The European Parliament adopted a resolution on the EU’s strategy for the European integration of Roma. The Hungarian Presidency welcomed the social advancement of Roma, which lies at the heart of the report. It mainly focuses on reducing segregation.
“We must eliminate stereotypes, generalisations and prejudices if we are to make progress. We need to be aware that the living conditions of Roma varies from place to place”, said Zoltán Balog, Secretary of State for Social Inclusion, at the European Parliament’s (EP) plenary debate on the Járóka Report on 8 March. The report was endorsed by the EP with 576 yes votes, 32 no’s and 60 abstentions on 9 March 2011.
During the debate, Hannes Swoboda, vice-president of the Group of the Progressive Alliance of Socialists & Democrats, in the EP (S&D), also welcomed the report. “The Hungarian Presidency can view this as one of its successes”, Mr Swoboda said. He added that the S&D will withdraw its alternative proposal and back the Járóka Report.
The adopted resolution outlines a set of proposals on the framework of the EU’s future Roma strategy. Most MEPs agreed during the debate on the draft, that besides a European framework for the various Roma integration strategies of member states, as proposed by the Commission, there is a need for a single, independent and, in some respects, a binding strategy.
It is a major goal for the Hungarian Presidency to make EU institutions to reach an agreement by the end of its six-month term. The EP resolution is a solid basis for a constructive debate, said Mr Balog, adding that the Hungarian Presidency fully supports the Járóka Report. Mr Balog welcomed the report’s special focus on the ending of segregation. “Segregation is a vicious circle that creates rifts in society” he said.
Roma must not be simply objects of the policy
Segregation can cause entire families and communities to live in isolation, while remaining outside the focus of social policy, stressed Mr Balog.
In agreement with the rapporteur, the Hungarian Presidency believes that a part of the solution would be the participation of Roma and their representatives in the making of policies that affect them. “It is important that Roma become actors and not objects of policy making”, said Mr Balog at the plenary session.
This idea was also highlighted by Lívia Járóka, at the press conference after adoption of the report. According to the MEP, “the media should play at least the same role as Roma leaders of the future generation” in eliminating anti-Roma feelings that have taken on “frightful proportions” in Europe.
Fundamentals of a quality change
At the press briefing, Zoltán Balogh expressed hope that the report and the Commission’s subsequent statement would make the Council lay the foundations of a quality change. Ms Járóka and Mr Balog agreed that change, will not happen overnight; according to the rapporteurs, we should contemplate a period of at least 50 years.

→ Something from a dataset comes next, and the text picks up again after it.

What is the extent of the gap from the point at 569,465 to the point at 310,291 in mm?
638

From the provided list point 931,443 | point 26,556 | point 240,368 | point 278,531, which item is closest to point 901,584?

“Both the majority and the minority, need to change their attitudes”, highlighted Mr Balog, and added that “the majority must realise that they will benefit economically and that it is their duty as human beings. On the other hand, the minority should realise that their efforts are not in vain; and it is both necessary and rewarding to want changes.”
Further timetable for Roma strategy
The EU’s two other institutions, the European Commission and the Council, also need to express their opinion on the topic. The Commission will present its communication on the session of the European Roma Platform, held on the International Roma Day on 8 April in the Hungarian capital. Taking into consideration all this, The Hungarian Presidency will elaborate draft council conclusions on a European framework for member states’ Roma integration strategies. The proposal will be presented at a meeting of the Employment, Social Affairs, Health and Consumer Protection Council on 19 May 2011. Concurrently, other Council formations will discuss the Commission’s proposal, with the General Affairs Council at the end of May, and the finishing touches added by heads of state and government in June.